I’ve been at this battleground before – facing my besetting sin of gluttony. I’m sure some of you are thinking, “Here we go again!” I can assure you, that is exactly what I am thinking myself. I wish that I could simply pray, and everything will be like God designed me to be; but it doesn’t seem to be that way. Yes, he took my desire for booze away in a blink of an eye, but not so with food.
As I study Romans, I see God delivering us from sin through Jesus’ death and resurrection. Don’t get me wrong, I’ve experienced God working through me in this area before, yet in time I gave up all the ground I gained. I think most of you can relate to this – diet and exercise for weeks and months only to gain all the weight back shockingly fast. There is advice galore out there, but the fact remains that we have a fat population that is getting fatter and fatter and an alarming rate. I’m included in that.
It seems to me as I study all this, my real enemy is my own flesh and mind. Spiritual warfare is also a component, but temptation is only effective if I let the sin in me overpower me. I know that to be true from both experience and scripture.
1 Corinthians 10:13 No temptation has overtaken you that is not common to man. God is faithful, and he will not let you be tempted beyond your ability, but with the temptation he will also provide the way of escape, that you may be able to endure it.
The way I act, one would think that the struggle of gluttony is unique to me; but it isn’t. It could perhaps be the MOST common of sin in today’s day and age. So, if I am to believe this verse is truth, then the issue is not me or God but rather my attempt to manage this problem on my own. I am not helpless with this. I have a way out. God will not let me rot in my sin if I seek him as my means of rescue.
It’s easy for me to see this when I look at another person’s sin. “Why don’t you just not buy those lottery tickets?” Yeah, they could probably say the same thing about my bag of chips. The other person may need to stay out of convenience stores or the American Legion if s/he wants to stay away from pull-tabs, right? I may need to stay away from my pantry or restaurants, too.
I need a fundamental change in my way of thinking if I am to be truly dead to this sin. Here’s some things that are rattling through my head:
Motive. What really is my motive for losing weight? Is it to honor God with my body, to treat it as the temple of the Holy Spirit? Or, is there a secret part of me that is doing it for the attention? I can’t imagine God will work in my life if pride is my motivator.
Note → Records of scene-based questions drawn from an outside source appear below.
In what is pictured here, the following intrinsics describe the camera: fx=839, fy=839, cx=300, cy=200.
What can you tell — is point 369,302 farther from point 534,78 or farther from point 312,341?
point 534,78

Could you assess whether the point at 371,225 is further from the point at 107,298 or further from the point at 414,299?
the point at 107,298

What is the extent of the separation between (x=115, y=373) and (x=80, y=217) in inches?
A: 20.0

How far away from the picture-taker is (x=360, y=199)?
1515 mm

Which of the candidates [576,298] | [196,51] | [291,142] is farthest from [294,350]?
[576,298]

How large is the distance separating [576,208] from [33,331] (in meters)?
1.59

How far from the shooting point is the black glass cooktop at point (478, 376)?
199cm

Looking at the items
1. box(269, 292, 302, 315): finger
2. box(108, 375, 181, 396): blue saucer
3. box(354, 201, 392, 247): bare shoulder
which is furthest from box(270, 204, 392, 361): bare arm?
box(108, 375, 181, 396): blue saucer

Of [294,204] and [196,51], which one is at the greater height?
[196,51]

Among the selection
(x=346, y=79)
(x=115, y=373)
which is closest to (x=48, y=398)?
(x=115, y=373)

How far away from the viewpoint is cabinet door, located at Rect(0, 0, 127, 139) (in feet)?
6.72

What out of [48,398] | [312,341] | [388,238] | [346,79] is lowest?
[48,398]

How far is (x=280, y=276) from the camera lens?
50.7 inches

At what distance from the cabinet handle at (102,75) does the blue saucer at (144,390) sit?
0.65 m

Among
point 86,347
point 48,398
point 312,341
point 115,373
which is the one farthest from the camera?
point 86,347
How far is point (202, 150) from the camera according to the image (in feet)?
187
I’m pretty sure that has derailed me a time or two before.
Commitment. I have experienced just how fast this sin can reclaim ground as soon as I let my guard down. Now, there are two ways of looking at this. One is that I stray from God. The other is that I stray from God. My trials and difficulties are supposed to bring me closer to Him. Does this one? Or, do I seek him for a time only to forget that I desperately need him in this? This problem of mine seems to be deep-rooted, and God doesn’t seem willing to snap his fingers to make it go away. Perhaps this is my trial to prove to me just how much I need to depend on him.
Testimony. Am I willing to use this as part of my testimony? As I lose weight, as I have in the past, people will comment and ask how I did it. Will I give the glory to God, or will I say, “Well, I used this diet, blah, blah, blah,”? In a sense, this is the pride issue, but it’s different. Am I willing to share with people that I am desperately dependent on God in this besetting sin of mine? Am I willing to share – with the world – that my sin is killing me, and that Jesus alone can deliver me? Am I willing to use all this as a means to share the gospel?
Having said all that, humility in my own power should be plain to see – all the while as I boast in the power of God. God’s way of escape will produce a man that looks more like Jesus that I am today. Is that what I want? I should think so!
Romans 5:3-5 Not only that, but we rejoice in our sufferings, knowing that suffering produces endurance, and endurance produces character, and character produces hope, and hope does not put us to shame, because God’s love has been poured into our hearts through the Holy Spirit who has been given to us.
This isn’t going to be easy. That’s biblical. However, look at the fruit that it is promised to produce! Who wouldn’t want God’s love poured through his heart?
Father, I ask that I first might learn how to rejoice in my sufferings as I deny myself of my desire to sin. That seems like the place to start. Amen.